Although ISIS would appear to enjoy more support from a larger following, the group’s land-grabbing tactics may make it unsustainable, said David Mack, a former U.S. ambassador and scholar at the Washington-based Middle East Institute.

“Right now, ISIS seems to have generated a lot of enthusiasm around what you might call the jihadist community but they will not be able to sustain that very well over the long term,” Mack told Al Arabiya News.

Different strategy

Al-Qaeda also has a different strategy than ISIS, according to Aymenn al-Tamimi, an expert with the Middle East Forum thinktank.

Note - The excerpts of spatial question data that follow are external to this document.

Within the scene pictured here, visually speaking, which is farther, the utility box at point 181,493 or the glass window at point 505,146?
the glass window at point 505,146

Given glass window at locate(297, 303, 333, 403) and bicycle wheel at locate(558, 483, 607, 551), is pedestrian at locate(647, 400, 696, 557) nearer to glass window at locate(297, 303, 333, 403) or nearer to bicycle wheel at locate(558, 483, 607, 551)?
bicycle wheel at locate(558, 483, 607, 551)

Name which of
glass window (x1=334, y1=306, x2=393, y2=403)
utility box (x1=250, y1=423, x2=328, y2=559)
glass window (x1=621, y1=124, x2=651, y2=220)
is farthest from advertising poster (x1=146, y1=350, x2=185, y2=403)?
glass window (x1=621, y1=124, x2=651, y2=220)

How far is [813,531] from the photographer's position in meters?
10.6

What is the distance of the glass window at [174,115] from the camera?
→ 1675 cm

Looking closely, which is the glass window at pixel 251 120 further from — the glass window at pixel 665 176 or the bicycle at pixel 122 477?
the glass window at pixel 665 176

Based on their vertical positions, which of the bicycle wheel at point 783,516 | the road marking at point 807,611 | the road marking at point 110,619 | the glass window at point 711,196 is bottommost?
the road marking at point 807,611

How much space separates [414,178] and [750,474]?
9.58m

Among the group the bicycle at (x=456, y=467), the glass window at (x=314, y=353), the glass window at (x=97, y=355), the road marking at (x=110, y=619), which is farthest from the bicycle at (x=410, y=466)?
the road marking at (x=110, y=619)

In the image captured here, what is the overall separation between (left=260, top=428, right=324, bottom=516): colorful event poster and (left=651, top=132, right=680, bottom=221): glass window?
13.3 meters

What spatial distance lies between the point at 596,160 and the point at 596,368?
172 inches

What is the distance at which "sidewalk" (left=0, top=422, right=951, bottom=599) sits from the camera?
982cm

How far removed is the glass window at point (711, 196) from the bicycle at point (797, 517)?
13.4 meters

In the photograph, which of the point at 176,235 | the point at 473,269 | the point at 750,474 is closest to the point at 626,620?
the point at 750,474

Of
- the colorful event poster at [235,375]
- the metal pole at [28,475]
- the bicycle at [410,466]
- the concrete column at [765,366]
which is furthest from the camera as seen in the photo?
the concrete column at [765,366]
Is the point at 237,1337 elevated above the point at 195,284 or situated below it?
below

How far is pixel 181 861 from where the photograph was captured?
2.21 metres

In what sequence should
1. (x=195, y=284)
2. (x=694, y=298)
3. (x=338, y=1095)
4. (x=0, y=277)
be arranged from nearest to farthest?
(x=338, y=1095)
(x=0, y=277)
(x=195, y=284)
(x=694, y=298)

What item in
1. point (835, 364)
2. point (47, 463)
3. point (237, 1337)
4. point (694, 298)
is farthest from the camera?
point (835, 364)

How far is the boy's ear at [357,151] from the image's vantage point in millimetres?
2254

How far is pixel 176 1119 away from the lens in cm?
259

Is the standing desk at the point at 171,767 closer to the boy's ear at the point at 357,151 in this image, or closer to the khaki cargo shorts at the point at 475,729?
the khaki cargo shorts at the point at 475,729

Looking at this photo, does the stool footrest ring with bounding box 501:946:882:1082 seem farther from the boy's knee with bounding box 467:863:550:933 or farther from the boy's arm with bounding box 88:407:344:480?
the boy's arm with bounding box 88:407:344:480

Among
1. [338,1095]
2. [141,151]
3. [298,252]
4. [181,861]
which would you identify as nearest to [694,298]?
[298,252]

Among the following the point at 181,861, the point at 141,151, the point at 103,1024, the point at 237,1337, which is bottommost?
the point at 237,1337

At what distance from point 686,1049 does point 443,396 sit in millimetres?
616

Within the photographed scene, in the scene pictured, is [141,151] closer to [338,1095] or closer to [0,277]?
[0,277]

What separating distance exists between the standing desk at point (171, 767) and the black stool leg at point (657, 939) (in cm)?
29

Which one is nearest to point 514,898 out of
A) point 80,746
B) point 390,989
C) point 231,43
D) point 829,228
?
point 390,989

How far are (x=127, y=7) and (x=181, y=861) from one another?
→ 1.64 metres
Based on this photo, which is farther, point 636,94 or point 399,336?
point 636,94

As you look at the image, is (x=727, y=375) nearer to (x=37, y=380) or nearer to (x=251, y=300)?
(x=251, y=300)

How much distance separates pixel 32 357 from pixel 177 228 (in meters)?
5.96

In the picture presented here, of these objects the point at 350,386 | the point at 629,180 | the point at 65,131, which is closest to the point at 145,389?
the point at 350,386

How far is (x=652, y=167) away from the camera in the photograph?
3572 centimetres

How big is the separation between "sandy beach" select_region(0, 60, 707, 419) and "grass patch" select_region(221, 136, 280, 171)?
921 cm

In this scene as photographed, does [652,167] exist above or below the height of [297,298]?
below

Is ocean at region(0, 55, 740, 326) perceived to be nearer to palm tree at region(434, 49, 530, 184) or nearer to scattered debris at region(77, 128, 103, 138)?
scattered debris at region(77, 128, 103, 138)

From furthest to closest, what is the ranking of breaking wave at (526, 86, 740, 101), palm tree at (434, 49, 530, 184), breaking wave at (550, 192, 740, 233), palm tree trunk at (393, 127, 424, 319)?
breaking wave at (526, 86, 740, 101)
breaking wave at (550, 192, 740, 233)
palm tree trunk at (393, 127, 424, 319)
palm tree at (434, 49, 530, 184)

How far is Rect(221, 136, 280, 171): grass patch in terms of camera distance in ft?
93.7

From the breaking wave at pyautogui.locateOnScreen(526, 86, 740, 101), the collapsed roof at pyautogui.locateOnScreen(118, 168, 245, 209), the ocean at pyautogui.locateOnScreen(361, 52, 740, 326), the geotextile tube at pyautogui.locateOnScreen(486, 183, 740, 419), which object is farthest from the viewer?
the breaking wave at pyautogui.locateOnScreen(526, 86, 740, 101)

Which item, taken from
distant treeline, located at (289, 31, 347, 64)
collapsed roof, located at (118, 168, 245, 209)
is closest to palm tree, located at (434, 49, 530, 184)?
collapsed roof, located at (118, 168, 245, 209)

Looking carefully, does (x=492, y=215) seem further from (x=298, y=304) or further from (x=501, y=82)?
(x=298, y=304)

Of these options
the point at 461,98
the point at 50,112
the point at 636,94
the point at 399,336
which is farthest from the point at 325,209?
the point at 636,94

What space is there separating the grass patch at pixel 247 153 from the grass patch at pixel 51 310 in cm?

“Al-Qaeda central doesn’t control territory in the manner ISIS does,” Tamimi said, according to the Washington Post.

Charles Lister, a fellow at the Brookings Doha Center thinktank, told CNN in June – soon after ISIS’ announcement of its “Islamic caliphate,” that Al-Qaeda would retain considerable support, but that there would be a “dualistic position” of Al-Qaeda’s local focus and more cautious approach, and ISIS’s “hunger for rapid results.”

According to Ed Blanche, a terrorism expert, Al-Qaeda’s power seems to have culminated and then tailed off after their most notorious act – the attacks of the World Trade Center towers on Sep. 11, 2001.

“[ISIS have] probably eclipsed Al-Qaeda, which for all intents and purposes, started with a big bang on September 11t and sort of went downhill,” he told Al Arabiya News.

Being able to learn from Al-Qaeda enabled ISIS to grow faster, Blanche said.

“[ISIS] have probably been able to capitalize on … manpower much more ideologically prepared that Al-Qaeda was when it launched itself. So it’s utilized Al-Qaeda and eclipsed them at the same time,” he said.